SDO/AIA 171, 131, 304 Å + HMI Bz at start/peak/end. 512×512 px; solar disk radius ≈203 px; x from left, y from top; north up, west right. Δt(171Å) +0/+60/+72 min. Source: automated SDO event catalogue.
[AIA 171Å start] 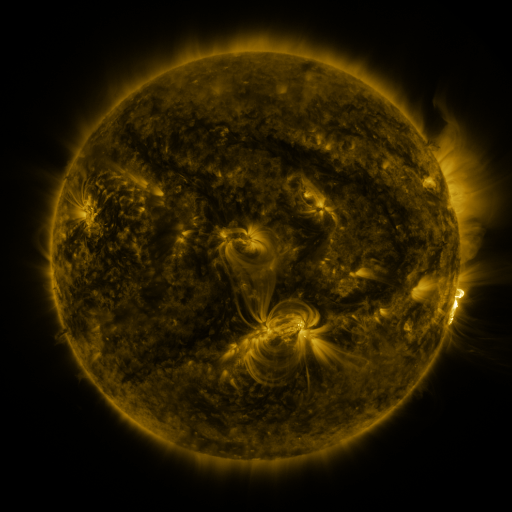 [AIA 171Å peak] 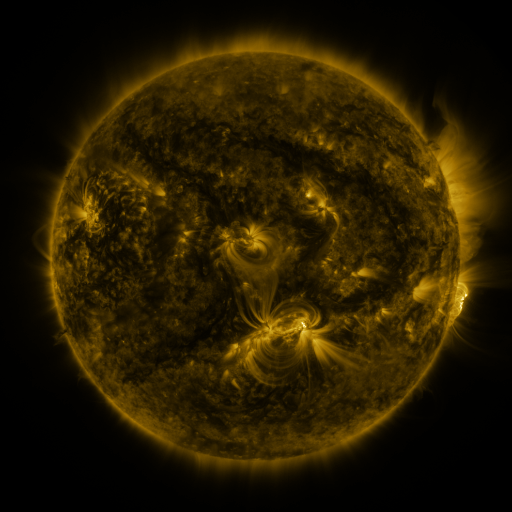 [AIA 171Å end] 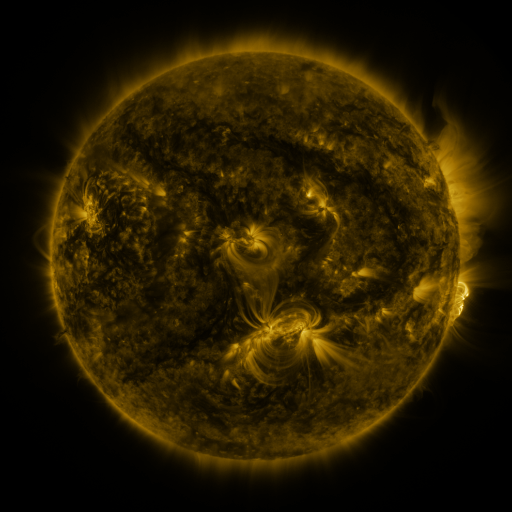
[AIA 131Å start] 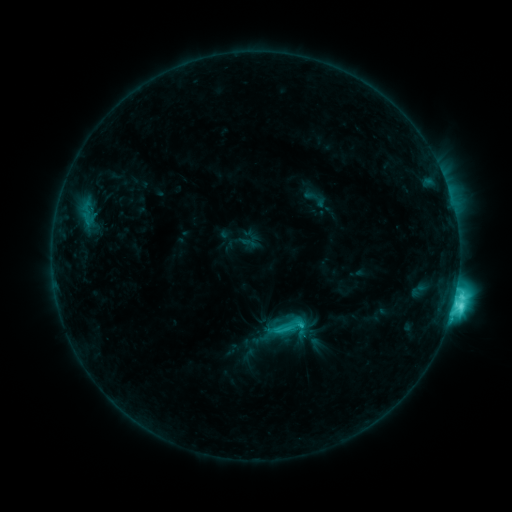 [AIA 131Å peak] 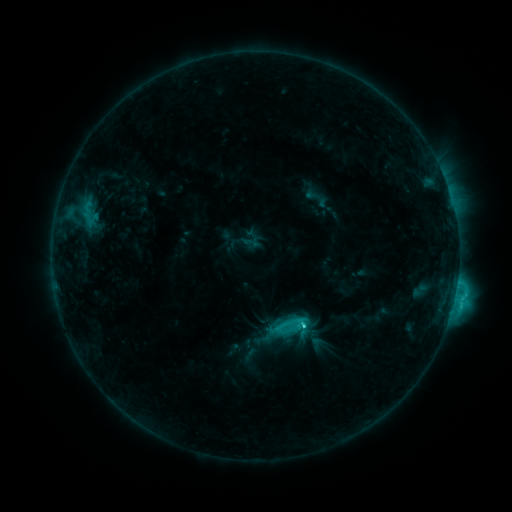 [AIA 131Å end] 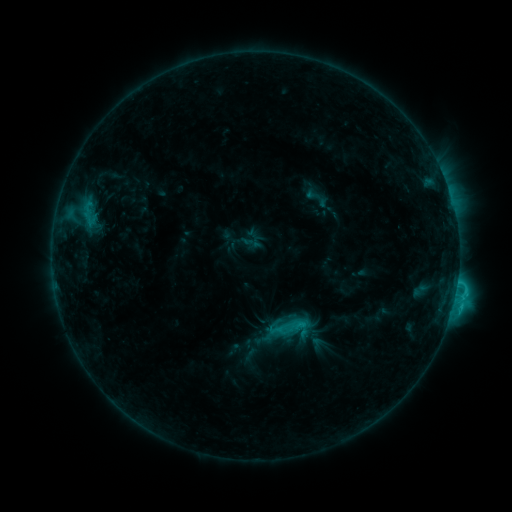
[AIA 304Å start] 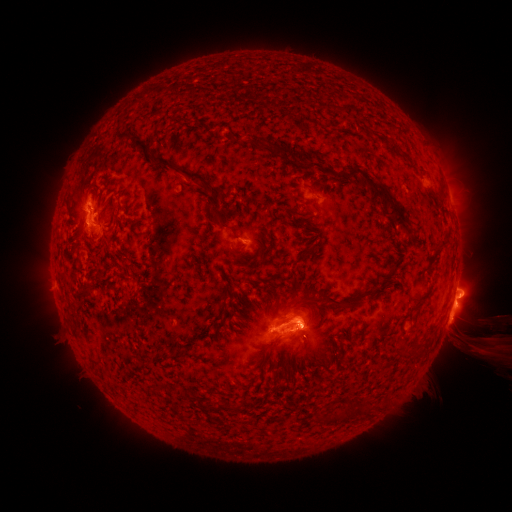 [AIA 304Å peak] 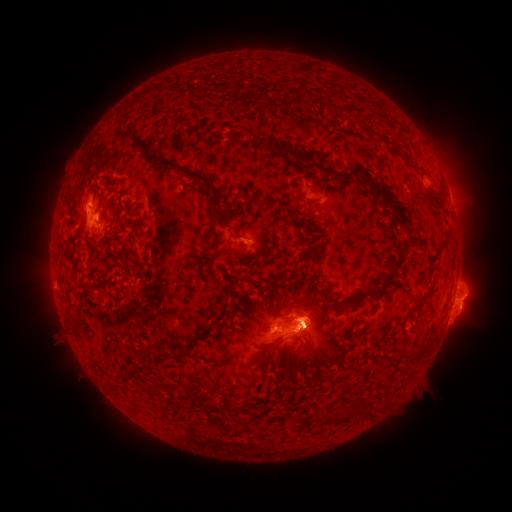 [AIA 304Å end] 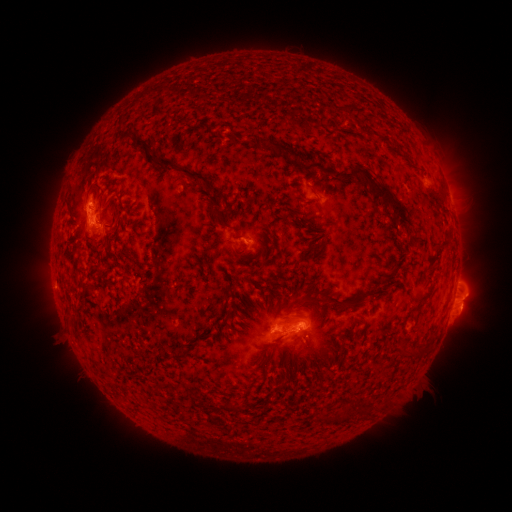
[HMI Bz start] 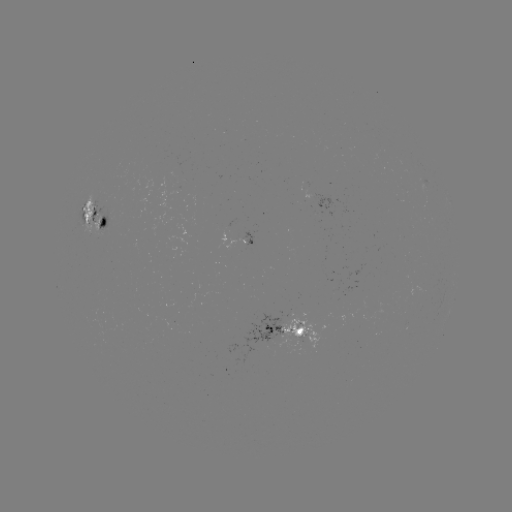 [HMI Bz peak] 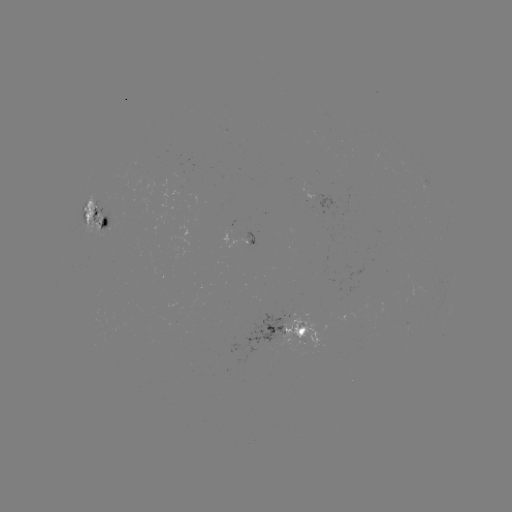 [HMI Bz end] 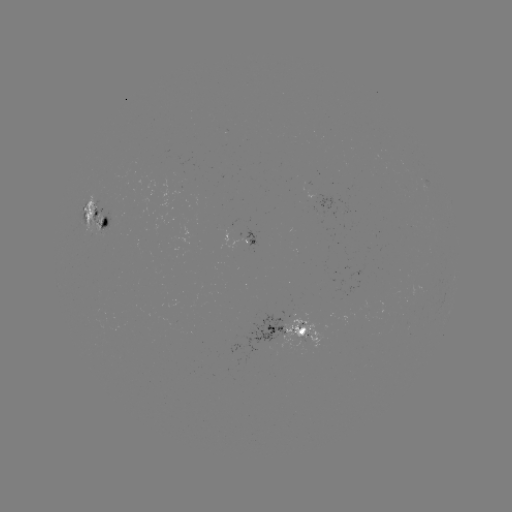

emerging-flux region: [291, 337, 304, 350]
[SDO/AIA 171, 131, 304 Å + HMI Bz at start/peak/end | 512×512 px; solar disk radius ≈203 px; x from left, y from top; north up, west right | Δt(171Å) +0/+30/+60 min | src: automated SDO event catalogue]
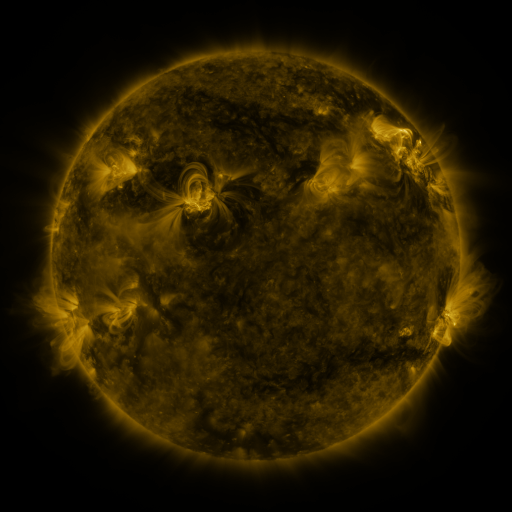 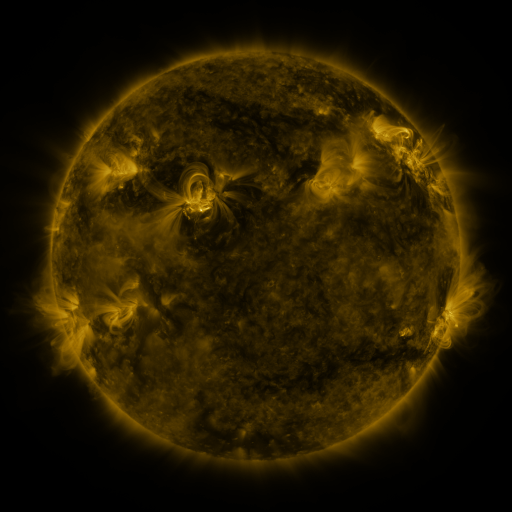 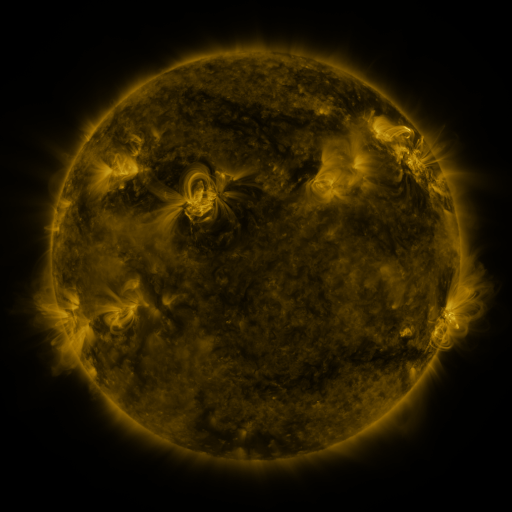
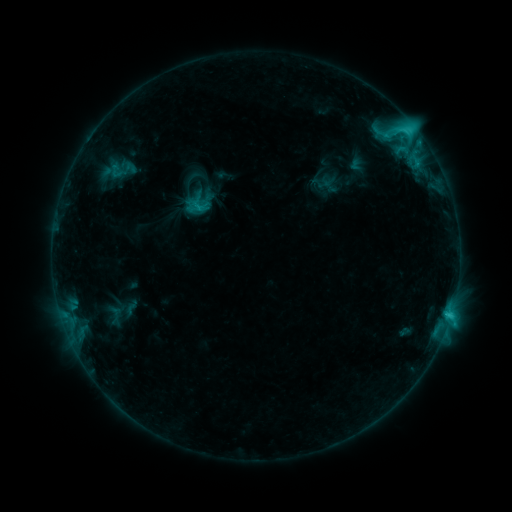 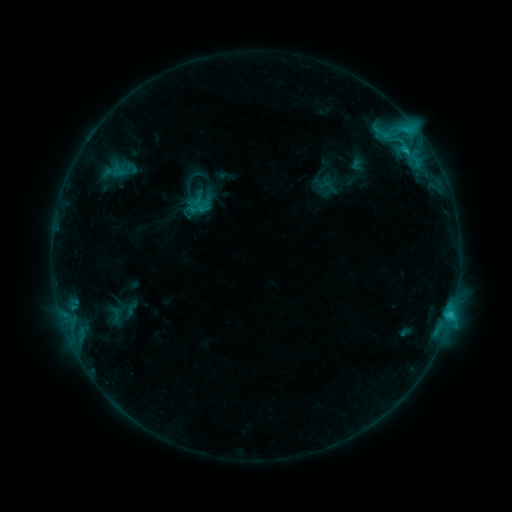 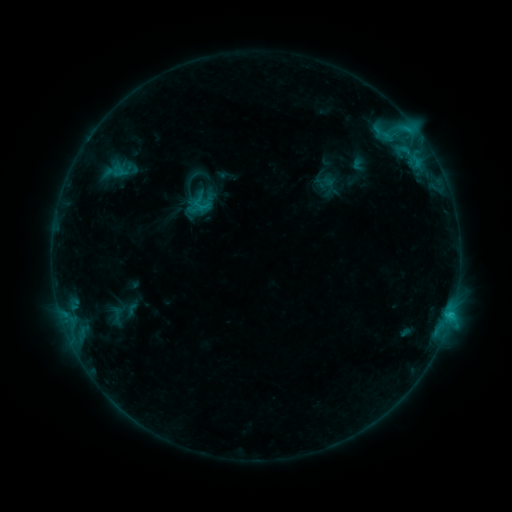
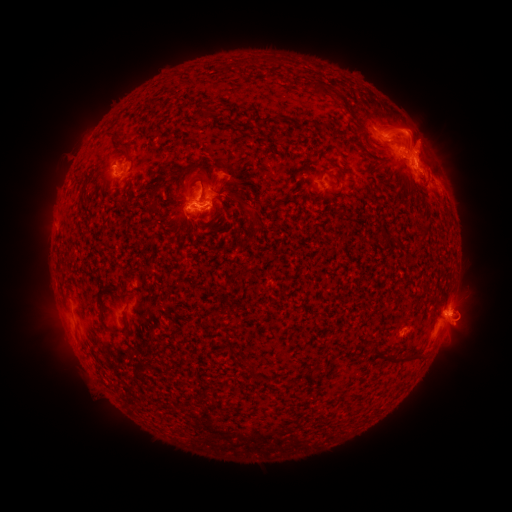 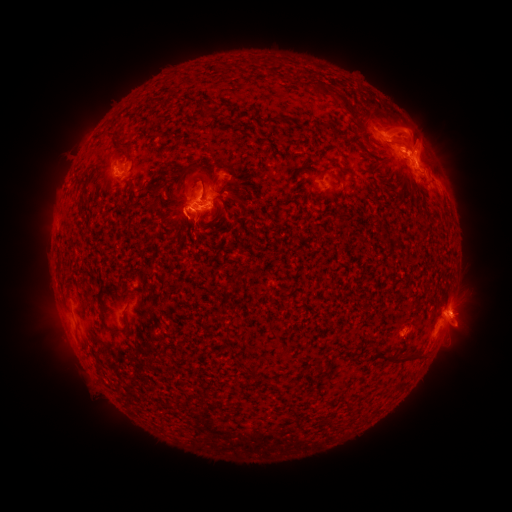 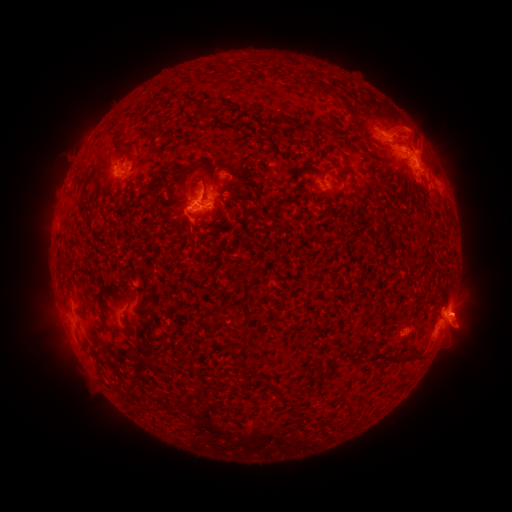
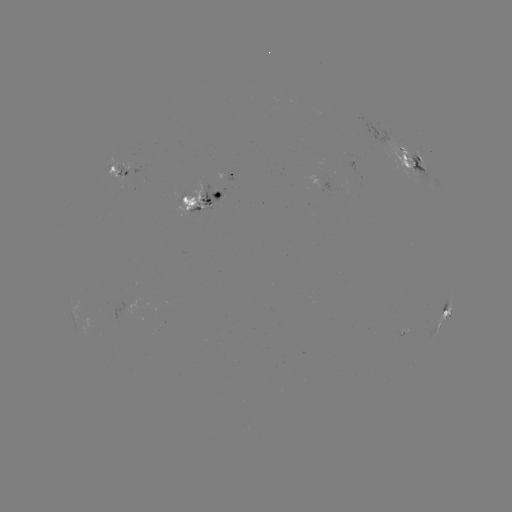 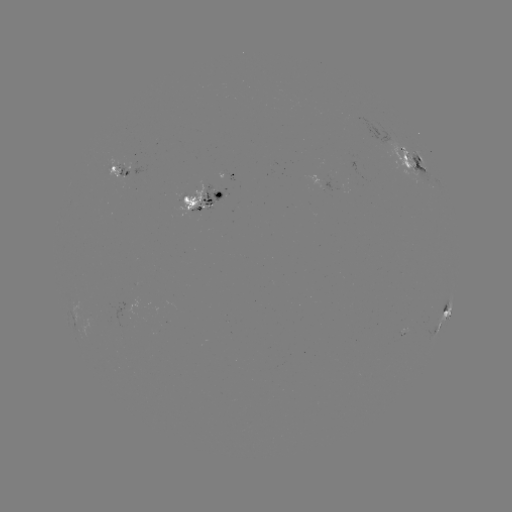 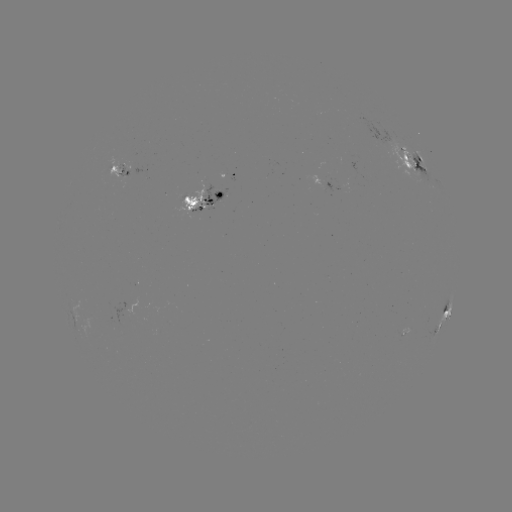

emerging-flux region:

Task to complete:
Your answer must be every line from the listing above that holds the string "left".

Your solution:
SDO/AIA 171, 131, 304 Å + HMI Bz at start/peak/end. 512×512 px; solar disk radius ≈203 px; x from left, y from top; north up, west right. Δt(171Å) +0/+60/+72 min. Source: automated SDO event catalogue.
[SDO/AIA 171, 131, 304 Å + HMI Bz at start/peak/end | 512×512 px; solar disk radius ≈203 px; x from left, y from top; north up, west right | Δt(171Å) +0/+30/+60 min | src: automated SDO event catalogue]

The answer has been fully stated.